I'm pretty do-it-yourself but that doesn't mean that I'm about to tolerate having stores unload their work onto me.
It is the wave of the future, Barney. Computers are taking over everywhere, what makes you think that people will be able to rest the self check outs in the stores?
Take secretaries: the computer was supposed to reduce workload. What it did was increase workload by burdening one person with other people's responsibilities. The effect being that the other workers in the chain would get fired and the secretary would end up having to stay late just to get everything done.
Don't get me wrong, I'm really interested in automation in industrial applications but this is a society, not a science project. Your fellow citizen's well-being is at stake here.
The problem is that as long as a person's well-being is dependent on income, and income is dependent on employment, then automation cannot progress without serious consequences to society.
Legislation concerning limits on actual physical/mental exertion levels of employees would do a lot to alleviate this (max. hours per week does prevent 'forced' overtime but it doesn't prevent the employer packing as much workload into those hours--which actually increases exertion for the employee). It's just that there are few government standards for health, so it's difficult to set such limits.
Any trend can be stopped but companies realize that much of this population is willing to put up with unjustified reduction in quality of service without a fight and so they know they can get away with this stuff. It happens at every level of the private and--truly humiliating--the public sector. This is just one example.
And just how is going to strike over this? If supermarket checkers go on strike, wouldn’t that actually speed up the automation process, lead to even more self check outs?
Unions could make the case that employers are violating their contracts (i.e. deliberately manipulating customers in order to get out of their employment obligations). When there's a strike, just getting into the store is a nasty experience. (Granted, people can be so selfish here that they're actually capable of cheering when strikers get mowed down.)
Many times that is not possible, it is human nature to take out one’s frustrations on somebody else.
Yeah but there's a big difference between someone who's just having a bad day and someone who makes a habit of being an a-hole.
I won't even clean up my table at McDonald's I certainly wouldn't use a self serve till.
I'm conflicted with the fast-food table clearing thing: on the one hand I want to clear the table so the cleaning person's job is less icky. On the other, the theory is that if you leave enough mess, people will complain and the company will have to hire an adequate number of cleaning personnel. Thing is, people don't complain which means that if I leave a mess, it'll just sit there. And I can't stand getting a dirty table. The self-serve thing is easier because it just requires the customer to not use the SS.
SirJoe, maybe you need to think about all the computer tech's that simply cannot find work for a couple of reasons. First, there are too many of them and next, too many people know how to repair their own.

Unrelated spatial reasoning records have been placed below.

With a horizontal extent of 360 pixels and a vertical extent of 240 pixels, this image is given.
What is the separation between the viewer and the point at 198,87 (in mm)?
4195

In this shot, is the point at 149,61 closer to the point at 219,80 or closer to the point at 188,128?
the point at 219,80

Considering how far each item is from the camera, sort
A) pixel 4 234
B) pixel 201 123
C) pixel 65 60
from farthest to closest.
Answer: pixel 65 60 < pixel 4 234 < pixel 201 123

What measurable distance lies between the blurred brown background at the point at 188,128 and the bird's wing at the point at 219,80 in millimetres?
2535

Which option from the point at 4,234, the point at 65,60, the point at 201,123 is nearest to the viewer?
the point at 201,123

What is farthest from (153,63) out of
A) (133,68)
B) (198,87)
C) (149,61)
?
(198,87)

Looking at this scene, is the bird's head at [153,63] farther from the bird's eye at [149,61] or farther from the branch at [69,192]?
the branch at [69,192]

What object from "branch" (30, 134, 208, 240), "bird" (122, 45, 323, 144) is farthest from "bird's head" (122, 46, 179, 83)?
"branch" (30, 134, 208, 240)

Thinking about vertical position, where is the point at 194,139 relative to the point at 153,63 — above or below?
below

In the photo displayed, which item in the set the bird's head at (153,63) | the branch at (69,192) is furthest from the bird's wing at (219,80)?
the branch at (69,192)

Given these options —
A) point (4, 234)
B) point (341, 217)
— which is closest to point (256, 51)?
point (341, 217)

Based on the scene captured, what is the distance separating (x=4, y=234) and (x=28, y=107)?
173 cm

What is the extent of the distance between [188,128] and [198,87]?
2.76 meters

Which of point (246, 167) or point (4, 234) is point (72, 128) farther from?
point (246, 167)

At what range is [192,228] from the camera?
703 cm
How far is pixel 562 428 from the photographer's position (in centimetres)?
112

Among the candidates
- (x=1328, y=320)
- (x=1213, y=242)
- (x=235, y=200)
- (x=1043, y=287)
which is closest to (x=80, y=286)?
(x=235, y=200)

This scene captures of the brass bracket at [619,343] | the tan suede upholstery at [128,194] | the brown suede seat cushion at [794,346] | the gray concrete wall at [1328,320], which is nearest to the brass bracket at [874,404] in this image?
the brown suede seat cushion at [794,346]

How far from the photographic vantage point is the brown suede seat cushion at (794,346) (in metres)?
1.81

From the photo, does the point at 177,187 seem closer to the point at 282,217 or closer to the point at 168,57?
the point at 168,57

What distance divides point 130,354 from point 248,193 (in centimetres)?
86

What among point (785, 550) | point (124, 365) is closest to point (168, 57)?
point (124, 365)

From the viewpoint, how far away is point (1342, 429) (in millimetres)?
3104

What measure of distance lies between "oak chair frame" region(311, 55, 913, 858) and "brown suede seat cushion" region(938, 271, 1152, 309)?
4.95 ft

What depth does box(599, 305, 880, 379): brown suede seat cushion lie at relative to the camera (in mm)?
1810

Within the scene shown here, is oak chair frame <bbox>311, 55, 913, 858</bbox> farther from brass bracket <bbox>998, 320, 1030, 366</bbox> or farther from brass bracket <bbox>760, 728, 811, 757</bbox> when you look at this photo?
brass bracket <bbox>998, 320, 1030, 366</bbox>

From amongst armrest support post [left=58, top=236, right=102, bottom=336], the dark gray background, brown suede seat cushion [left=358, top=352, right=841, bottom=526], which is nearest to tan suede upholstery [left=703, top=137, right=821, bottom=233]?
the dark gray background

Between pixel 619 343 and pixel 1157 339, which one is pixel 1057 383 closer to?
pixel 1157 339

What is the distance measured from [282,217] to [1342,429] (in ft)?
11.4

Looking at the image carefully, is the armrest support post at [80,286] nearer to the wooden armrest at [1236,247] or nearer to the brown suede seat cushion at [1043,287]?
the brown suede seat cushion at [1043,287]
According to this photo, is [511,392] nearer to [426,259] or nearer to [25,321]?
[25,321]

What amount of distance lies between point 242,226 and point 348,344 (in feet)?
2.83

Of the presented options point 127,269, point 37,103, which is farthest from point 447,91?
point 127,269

This is the thing: automation/computerization tends to create job saturation faster than the low-tech alternative (i.e. more jobs are ultimately lost than are created). The idea of the assembly-line worker just being retrained as a technician when the replaced with a robot arm is a myth IMO. That and you can't expect large wads of the population to put their lives on hold and re-train whenever companies decide that it's time for a change that just serves to save them money without actually benefiting their clients. I mean, people give up their labour to employers precisely so that they can dedicate less time to making money and more to other aspects of life. Society cannot accept employers just disrupting this whenever they feel the urge.
Sure there are always areas that are completely new and create more jobs without job loss (that doesn't mean you don't get saturation when to many people feed into it), but this is about automating things things that a) already work and b) replacing them with lower quality alternatives.
When the unemployment numbers reach staggering proportions these businesses that are laying off employees are going to find their customer base deminishing as well.
That's the flip side yes. People sometimes fail to realize that this is a market system and anything that affects sellers in one area will affect buyers in another. Especially so with necessities (i.e. like buying food at the supermarket).
I'm not sure that creating a job just for the sake of creating a job works either. In many cases I think it just leads to more bureaucracy, not to mention higher prices for the consumer.
You 100% right about that. But this is not the case here. These jobs are actually
needed in order to maintain the same level of quality; self-serve tills cannot effectively replace cashiers (until you develop robot arm systems that can do all the scanning and bagging--and even then you won't have the "human touch" mentioned earlier).
Why go to a self serve gas station when the full serve across the street is the same price?
Just remember to tip. ;-) (Especially on those bloody frigid days.)